Novel mutant-selective EGFR kinase inhibitors against EGFR T790M

Non-small-cell lung tumours with activating mutations in the epidermal growth factor receptor (EGFR) often show a clinical response to receptor inhibitors, but tend to develop resistance due to the additional EGFR T790M mutations. Pasi Jänne and colleagues now have developed a new class of EGFR inhibitor that selectively inhibits the mutant receptor, rather that the wild type, and also inhibits the T790M mutant. These compounds reduce tumour growth in a mouse model and may prove more clinically effective and better tolerated than current EGFR kinase inhibitors in clinical use. Non-small-cell lung cancers with activating mutations in the epidermal growth factor receptor (EGFR) often show a clinical response to EGFR kinase inhibitors but tend to develop drug-resistance mutations, including the gatekeeper T790M mutation. Here, a new class of EGFR inhibitors is developed; these agents are 30- to 100-fold more potent against EGFR with the T790M mutation, and up to 100-fold less potent against wild-type EGFR, than current EGFR inhibitors.
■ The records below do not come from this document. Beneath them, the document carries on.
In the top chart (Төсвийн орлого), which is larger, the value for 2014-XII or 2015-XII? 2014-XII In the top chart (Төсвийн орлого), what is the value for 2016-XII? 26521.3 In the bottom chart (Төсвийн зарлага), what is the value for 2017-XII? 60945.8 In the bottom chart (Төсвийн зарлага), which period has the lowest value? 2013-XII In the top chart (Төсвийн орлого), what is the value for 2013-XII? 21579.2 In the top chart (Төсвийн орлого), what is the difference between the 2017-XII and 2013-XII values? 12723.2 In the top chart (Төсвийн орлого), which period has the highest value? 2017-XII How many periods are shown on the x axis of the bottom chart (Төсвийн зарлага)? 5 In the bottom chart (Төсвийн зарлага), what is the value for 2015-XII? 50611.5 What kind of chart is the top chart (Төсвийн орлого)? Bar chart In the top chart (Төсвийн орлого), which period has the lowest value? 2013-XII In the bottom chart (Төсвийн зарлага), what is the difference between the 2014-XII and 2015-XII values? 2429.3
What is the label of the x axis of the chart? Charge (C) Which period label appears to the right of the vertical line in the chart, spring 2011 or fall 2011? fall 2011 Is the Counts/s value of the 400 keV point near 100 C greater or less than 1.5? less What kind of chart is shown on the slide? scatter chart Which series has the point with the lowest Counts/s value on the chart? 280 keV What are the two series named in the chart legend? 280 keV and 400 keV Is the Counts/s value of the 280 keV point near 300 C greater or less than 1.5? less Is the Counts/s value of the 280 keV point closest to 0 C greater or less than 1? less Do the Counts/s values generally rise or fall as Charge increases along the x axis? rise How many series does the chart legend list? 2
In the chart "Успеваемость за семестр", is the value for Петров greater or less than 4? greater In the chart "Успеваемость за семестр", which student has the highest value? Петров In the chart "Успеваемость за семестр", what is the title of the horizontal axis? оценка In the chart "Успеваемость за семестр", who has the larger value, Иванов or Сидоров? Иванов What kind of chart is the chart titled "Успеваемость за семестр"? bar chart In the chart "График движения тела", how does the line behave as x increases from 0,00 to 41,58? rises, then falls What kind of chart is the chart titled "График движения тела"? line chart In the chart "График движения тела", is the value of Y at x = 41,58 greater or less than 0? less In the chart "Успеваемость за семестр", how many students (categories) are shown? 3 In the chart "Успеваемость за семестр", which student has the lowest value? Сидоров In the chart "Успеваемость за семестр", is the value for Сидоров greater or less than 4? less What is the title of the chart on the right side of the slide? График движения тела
The clinical efficacy of epidermal growth factor receptor (EGFR) kinase inhibitors in EGFR-mutant non-small-cell lung cancer (NSCLC) is limited by the development of drug-resistance mutations, including the gatekeeper T790M mutation1,2,3. Strategies targeting EGFR T790M with irreversible inhibitors have had limited success and are associated with toxicity due to concurrent inhibition of wild-type EGFR4,5. All current EGFR inhibitors possess a structurally related quinazoline-based core scaffold and were identified as ATP-competitive inhibitors of wild-type EGFR. Here we identify a covalent pyrimidine EGFR inhibitor by screening an irreversible kinase inhibitor library specifically against EGFR T790M. These agents are 30- to 100-fold more potent against EGFR T790M, and up to 100-fold less potent against wild-type EGFR, than quinazoline-based EGFR inhibitors in vitro. They are also effective in murine models of lung cancer driven by EGFR T790M. Co-crystallization studies reveal a structural basis for the increased potency and mutant selectivity of these agents. These mutant-selective irreversible EGFR kinase inhibitors may be clinically more effective and better tolerated than quinazoline-based inhibitors. Our findings demonstrate that functional pharmacological screens against clinically important mutant kinases represent a powerful strategy to identify new classes of mutant-selective kinase inhibitors.